Fetch Data into a Jupyter Notebook

  • Time required: 5 minutes

Prerequisites

You must have already:

  • Signed up for a Matatika account
  • Created a workspace through the Matatika app or API
  • Published a dataset or access to an existing dataset

Refer to the previous Getting Started guides if you are unsure of these requirements.


Introduction

Each dataset has a data endpoint, which returns live data from the database workspace schema based on the dataset query. The Matatika library fetch method is used to tap into this endpoint and return a snapshot of the dataset data. Using a Jupyter Notebook, we can create an interactive environment to fetch some data and perform transform and visualisation operations.

You can follow along with this guide using our simple_jupyter_fetch example notebook.


Fetching Data

Dataset data can be retrieved by invoking fetch as follows:

from matatika.library import MatatikaClient

# create the client and call 'fetch'
client = MatatikaClient(auth_token, endpoint_url, None)
data = client.fetch(dataset_id)

By default, the method will return a Python dictionary object constructed from the raw API response.
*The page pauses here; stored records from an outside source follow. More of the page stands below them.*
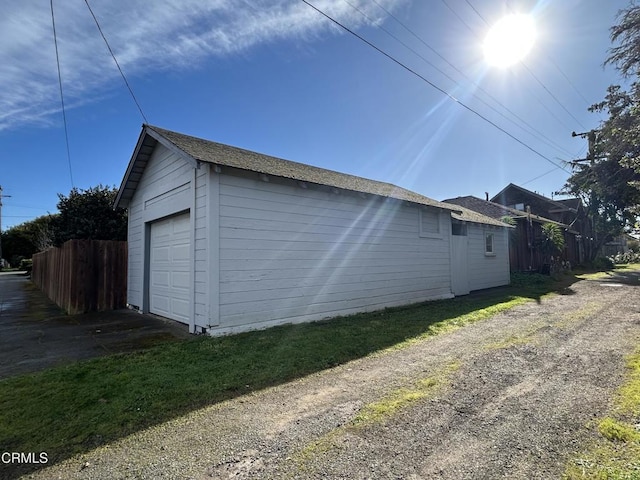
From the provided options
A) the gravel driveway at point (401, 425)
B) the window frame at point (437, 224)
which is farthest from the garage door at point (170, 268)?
the window frame at point (437, 224)

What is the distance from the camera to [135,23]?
674 centimetres

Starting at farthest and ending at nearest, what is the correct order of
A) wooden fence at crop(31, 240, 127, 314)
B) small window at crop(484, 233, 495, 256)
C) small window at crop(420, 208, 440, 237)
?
1. small window at crop(484, 233, 495, 256)
2. small window at crop(420, 208, 440, 237)
3. wooden fence at crop(31, 240, 127, 314)

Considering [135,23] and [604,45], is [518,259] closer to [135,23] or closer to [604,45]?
[604,45]

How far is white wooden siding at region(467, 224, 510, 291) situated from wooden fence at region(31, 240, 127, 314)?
12.7m

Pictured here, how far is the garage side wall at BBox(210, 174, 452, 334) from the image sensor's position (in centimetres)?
652

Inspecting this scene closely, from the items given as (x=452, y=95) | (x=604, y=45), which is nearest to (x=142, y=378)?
(x=452, y=95)

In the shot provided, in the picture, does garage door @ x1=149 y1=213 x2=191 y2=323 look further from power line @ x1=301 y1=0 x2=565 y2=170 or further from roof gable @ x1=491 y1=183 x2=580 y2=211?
roof gable @ x1=491 y1=183 x2=580 y2=211

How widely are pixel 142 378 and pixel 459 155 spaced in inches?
572

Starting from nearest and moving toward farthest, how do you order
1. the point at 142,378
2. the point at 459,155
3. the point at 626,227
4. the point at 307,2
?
the point at 142,378 < the point at 307,2 < the point at 459,155 < the point at 626,227

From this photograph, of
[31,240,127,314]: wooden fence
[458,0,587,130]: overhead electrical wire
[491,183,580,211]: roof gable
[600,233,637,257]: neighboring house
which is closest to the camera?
[458,0,587,130]: overhead electrical wire

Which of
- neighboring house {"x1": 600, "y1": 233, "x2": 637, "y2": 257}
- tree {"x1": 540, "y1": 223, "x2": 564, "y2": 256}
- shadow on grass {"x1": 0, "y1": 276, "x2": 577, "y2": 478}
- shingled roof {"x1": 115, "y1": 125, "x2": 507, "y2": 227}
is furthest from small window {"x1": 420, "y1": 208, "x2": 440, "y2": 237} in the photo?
neighboring house {"x1": 600, "y1": 233, "x2": 637, "y2": 257}

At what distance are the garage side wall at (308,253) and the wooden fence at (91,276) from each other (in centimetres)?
579

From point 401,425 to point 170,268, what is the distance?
7.00 m

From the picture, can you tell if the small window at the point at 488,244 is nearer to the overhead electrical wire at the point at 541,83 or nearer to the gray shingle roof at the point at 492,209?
the overhead electrical wire at the point at 541,83
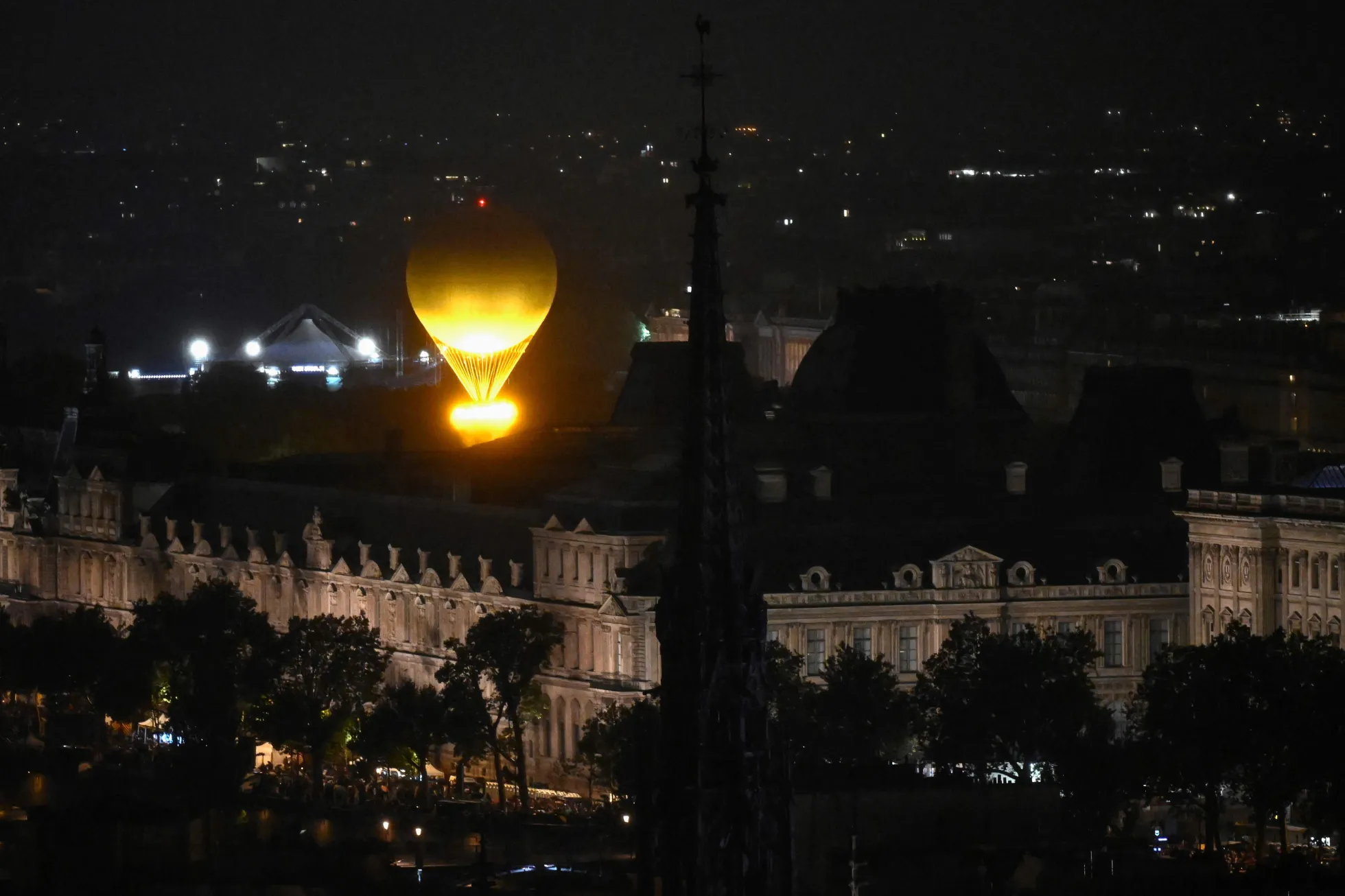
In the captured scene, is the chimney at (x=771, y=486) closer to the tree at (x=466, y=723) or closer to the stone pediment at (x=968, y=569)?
the stone pediment at (x=968, y=569)

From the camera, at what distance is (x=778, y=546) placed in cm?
14550

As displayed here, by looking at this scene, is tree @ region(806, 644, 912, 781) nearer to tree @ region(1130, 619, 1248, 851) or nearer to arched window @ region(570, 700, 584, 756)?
tree @ region(1130, 619, 1248, 851)

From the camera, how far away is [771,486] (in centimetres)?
15150

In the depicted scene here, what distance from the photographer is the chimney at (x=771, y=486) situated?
494 ft

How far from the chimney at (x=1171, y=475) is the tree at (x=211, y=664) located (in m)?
25.3

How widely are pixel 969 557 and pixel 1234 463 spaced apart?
960 cm

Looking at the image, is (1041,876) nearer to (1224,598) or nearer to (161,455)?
(1224,598)

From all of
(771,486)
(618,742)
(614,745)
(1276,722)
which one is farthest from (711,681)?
(771,486)

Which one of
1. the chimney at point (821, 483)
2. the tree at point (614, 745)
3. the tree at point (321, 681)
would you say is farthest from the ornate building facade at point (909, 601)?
the chimney at point (821, 483)

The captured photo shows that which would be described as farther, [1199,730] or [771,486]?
[771,486]

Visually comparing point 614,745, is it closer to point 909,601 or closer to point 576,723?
point 576,723

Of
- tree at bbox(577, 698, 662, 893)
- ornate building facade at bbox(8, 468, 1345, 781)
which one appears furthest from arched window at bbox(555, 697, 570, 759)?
tree at bbox(577, 698, 662, 893)

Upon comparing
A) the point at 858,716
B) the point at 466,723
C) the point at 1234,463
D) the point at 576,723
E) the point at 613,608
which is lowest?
the point at 858,716

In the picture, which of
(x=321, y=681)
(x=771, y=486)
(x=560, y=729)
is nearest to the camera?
(x=321, y=681)
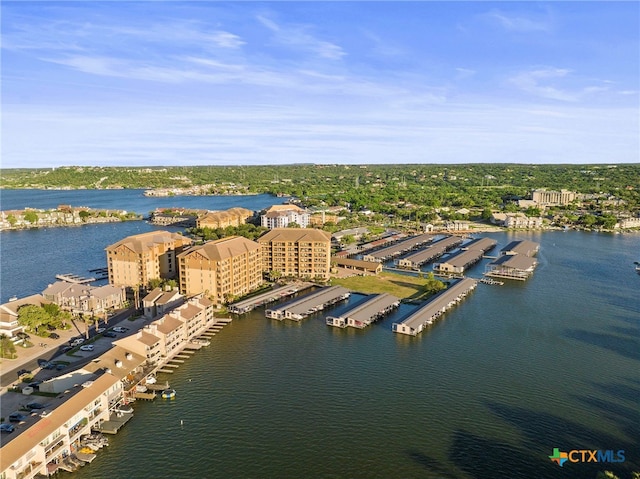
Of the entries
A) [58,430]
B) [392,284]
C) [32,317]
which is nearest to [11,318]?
[32,317]

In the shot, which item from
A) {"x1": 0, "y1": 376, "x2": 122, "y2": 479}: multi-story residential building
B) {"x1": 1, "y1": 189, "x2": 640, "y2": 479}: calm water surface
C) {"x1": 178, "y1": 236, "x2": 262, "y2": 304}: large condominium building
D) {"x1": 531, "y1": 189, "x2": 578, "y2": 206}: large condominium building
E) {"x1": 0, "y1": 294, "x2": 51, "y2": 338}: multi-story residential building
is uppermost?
{"x1": 531, "y1": 189, "x2": 578, "y2": 206}: large condominium building

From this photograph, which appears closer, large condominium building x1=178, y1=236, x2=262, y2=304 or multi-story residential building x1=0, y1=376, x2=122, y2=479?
multi-story residential building x1=0, y1=376, x2=122, y2=479

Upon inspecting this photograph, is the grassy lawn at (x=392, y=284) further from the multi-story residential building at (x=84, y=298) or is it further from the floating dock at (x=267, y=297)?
the multi-story residential building at (x=84, y=298)

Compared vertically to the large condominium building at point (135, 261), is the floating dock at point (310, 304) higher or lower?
lower

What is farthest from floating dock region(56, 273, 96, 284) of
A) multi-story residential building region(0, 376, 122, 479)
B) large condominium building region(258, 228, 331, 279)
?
multi-story residential building region(0, 376, 122, 479)

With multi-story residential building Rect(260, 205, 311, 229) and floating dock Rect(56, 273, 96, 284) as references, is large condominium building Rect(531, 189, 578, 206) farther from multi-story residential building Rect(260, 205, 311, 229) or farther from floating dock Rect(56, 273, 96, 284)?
floating dock Rect(56, 273, 96, 284)

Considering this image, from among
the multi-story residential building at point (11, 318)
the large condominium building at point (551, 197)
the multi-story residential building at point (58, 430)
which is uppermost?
the large condominium building at point (551, 197)

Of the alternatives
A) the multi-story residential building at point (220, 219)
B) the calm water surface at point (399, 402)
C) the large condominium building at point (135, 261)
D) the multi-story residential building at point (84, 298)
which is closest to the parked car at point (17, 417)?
the calm water surface at point (399, 402)

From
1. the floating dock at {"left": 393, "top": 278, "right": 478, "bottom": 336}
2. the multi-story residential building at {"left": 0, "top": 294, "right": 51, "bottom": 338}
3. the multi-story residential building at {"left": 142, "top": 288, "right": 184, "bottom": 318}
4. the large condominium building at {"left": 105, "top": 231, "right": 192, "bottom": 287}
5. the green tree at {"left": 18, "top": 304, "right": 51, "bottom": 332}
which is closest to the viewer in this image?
the multi-story residential building at {"left": 0, "top": 294, "right": 51, "bottom": 338}
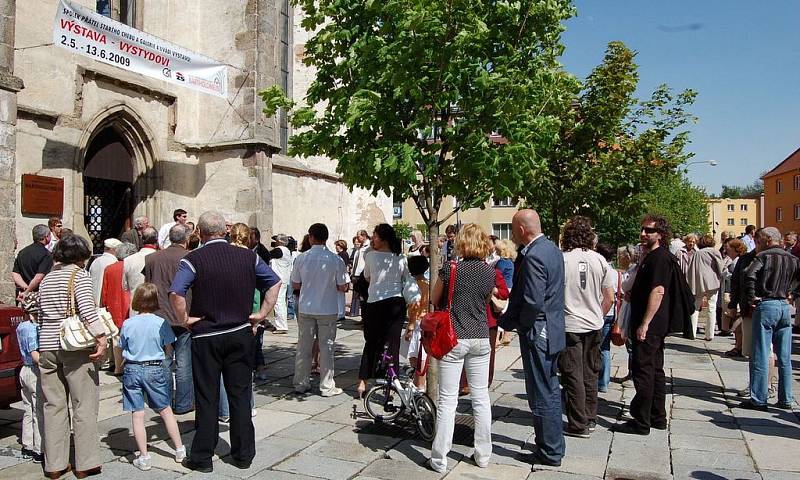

From here, with the use of data-centric libraries such as pandas, NumPy or SciPy, it becomes easy to begin analysing, transforming and visualising the data in useful ways.


Using the Data

We can create a pandas.DataFrame using the from_dict method, and supplying the Matatika client-library fetch method return value as the argument.

import pandas as pd

# create the dataframe from the dataset data dictionary
df = pd.DataFrame.from_dict(data)
df.head()

The resulting dataframe can be visualised using the plot method, which functions as a wrapper for the plotting backend (by default this is Matplotlib).

df.plot()

total users plot

After some data clean-up, processing, and visualisation adjustments, it is possible to create plots that offer tailored insights.

total users plot with rolling average band